Well, obviously this kind of conflict is ENDEMIC and has been documented and explained thoroughly, especially by James Galbraith. See his discussion in Mother Jones about the 'Predator State' here.

One has to wonder whether this kind of predatory relationship between industry and radiation monitoring exists with Radnet, which is the privately run (i.e., "outsourced") EPA radiation-monitoring program. What companies and individuals own Radnet holdings?

And what about Gina McCarthy, the former assistant administrator for air and radiation who oversaw Radnet during the Fukushima fallout in 2011?

The EPA Office of Inspector General found Radnet failed in its surveillance of Fukushima fallout in the US. See the report here.

How in the wake of this gigantic failure could Gina McCarthy become the candidate for running the entire EPA?

One has to wonder whether her incompetence was by design? 
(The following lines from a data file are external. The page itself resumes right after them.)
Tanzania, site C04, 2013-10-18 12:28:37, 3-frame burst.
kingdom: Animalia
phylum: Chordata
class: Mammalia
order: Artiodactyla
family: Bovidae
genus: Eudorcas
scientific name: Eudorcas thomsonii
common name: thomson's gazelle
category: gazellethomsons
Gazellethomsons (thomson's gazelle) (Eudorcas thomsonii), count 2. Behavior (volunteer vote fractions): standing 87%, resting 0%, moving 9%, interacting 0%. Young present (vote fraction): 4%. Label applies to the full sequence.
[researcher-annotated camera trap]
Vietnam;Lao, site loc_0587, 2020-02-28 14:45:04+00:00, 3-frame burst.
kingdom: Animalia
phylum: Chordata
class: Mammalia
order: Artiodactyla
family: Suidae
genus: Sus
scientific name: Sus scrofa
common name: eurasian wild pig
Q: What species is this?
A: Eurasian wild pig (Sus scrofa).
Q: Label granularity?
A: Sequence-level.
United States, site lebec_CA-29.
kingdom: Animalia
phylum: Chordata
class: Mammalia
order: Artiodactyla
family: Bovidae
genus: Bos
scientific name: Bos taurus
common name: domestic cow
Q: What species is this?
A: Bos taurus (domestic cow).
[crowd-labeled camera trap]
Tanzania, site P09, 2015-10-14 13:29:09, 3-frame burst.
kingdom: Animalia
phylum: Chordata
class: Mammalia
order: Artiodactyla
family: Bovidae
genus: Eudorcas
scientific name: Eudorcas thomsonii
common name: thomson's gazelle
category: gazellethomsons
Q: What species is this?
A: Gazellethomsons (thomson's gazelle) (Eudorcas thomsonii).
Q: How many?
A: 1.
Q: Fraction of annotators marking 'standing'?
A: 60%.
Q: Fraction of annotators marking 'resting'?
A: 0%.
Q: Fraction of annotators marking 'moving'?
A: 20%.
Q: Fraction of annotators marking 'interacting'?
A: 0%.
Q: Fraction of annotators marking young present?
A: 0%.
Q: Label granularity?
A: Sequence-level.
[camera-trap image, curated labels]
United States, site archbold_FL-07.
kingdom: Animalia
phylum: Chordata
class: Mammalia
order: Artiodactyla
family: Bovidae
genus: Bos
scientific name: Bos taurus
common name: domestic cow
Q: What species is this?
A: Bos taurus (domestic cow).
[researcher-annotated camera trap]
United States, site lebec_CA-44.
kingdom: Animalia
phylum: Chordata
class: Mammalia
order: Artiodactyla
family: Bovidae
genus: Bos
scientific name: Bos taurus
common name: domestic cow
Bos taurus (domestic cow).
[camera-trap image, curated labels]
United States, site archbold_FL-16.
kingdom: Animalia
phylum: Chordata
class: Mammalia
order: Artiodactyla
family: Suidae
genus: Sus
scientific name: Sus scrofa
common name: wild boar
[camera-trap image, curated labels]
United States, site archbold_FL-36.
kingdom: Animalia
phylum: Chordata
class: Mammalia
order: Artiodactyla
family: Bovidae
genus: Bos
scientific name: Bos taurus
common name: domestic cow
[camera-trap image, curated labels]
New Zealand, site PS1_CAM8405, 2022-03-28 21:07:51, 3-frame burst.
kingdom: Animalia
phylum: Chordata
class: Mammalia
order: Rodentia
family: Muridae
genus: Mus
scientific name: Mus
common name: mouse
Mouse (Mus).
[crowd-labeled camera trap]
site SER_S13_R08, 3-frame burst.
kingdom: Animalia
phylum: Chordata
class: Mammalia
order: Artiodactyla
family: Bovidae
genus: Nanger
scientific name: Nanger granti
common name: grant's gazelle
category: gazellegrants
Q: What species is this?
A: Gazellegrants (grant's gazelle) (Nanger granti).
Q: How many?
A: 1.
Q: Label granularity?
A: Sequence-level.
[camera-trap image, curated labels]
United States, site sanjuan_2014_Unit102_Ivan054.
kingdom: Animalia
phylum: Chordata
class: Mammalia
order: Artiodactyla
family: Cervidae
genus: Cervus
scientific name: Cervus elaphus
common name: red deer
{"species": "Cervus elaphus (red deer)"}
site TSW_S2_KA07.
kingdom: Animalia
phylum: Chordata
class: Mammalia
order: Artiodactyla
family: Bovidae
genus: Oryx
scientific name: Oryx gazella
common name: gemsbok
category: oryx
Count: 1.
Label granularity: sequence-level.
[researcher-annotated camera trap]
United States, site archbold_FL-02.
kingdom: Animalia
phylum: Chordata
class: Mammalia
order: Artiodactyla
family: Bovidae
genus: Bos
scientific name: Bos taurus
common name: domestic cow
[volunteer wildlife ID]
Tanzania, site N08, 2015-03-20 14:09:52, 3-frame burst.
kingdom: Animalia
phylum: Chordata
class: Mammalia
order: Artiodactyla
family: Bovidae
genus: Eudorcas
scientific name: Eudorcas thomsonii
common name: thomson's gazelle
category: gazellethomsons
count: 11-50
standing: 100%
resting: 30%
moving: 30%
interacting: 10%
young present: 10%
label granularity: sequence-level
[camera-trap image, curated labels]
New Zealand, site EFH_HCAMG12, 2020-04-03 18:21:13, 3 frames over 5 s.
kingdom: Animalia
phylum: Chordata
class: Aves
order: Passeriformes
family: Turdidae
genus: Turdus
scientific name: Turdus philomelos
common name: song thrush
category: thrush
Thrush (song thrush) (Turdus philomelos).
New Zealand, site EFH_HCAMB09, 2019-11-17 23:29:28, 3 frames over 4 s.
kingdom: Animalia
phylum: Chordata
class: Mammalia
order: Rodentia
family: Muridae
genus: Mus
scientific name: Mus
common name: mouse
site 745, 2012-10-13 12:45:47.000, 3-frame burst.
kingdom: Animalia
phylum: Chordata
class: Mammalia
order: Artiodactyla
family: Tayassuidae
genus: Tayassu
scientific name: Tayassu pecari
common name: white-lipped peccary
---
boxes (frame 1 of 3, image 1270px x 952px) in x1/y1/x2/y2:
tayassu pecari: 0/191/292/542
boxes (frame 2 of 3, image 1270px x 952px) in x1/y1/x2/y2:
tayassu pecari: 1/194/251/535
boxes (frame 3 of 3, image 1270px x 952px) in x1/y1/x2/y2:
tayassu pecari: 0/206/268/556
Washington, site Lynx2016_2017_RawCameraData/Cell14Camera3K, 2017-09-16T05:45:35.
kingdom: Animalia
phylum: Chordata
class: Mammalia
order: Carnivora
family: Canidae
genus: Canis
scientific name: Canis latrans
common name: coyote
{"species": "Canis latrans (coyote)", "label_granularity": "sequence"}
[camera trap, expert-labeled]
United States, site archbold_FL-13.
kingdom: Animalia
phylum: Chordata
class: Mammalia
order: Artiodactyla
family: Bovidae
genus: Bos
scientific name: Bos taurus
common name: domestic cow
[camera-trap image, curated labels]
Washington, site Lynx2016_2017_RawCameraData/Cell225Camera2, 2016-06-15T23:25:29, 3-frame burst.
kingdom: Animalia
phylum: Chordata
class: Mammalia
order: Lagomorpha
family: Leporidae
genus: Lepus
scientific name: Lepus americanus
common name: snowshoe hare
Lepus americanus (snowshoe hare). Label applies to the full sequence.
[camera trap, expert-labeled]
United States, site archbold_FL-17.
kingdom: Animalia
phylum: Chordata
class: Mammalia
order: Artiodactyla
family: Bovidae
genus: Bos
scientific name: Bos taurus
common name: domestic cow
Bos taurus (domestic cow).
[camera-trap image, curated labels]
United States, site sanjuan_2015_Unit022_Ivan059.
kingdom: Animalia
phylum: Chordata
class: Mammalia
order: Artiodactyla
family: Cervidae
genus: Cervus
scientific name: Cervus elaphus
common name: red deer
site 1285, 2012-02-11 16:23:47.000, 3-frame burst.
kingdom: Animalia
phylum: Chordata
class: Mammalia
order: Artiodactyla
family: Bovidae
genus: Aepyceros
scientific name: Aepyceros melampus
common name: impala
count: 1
A suspicious read seems especially warranted given that Gina McCarthy was the architect of insanely high new Protective Action Guidelines for radiation levels in food and water in the wake of radiological emergencies (see Caldicott here.)

Whose interests is Gina McCarthy representing?

Sadly, government has been corrupted by the market, whether accidentally or by design, and is not able to register and respond to the crisis of human health that is occurring as a result of destruction of our biosphere.


2 comments:

  1. The relaxation of the PAGs into nothingness shows that not only the government is going to do nothing about Fukushima radiation, but shows it will do nothing about all nuclear polluters who will see this action as a carte blanche to dump radioactive poison in the American environment in any way possible.

    And other more conventional polluters will not miss the significance of this either.

    ReplyDelete
  2. I completely agree Bobby1

    It is very depressing.

    Do you think the new guidelines were devised to reflect current levels of radioisotopes in our food and water?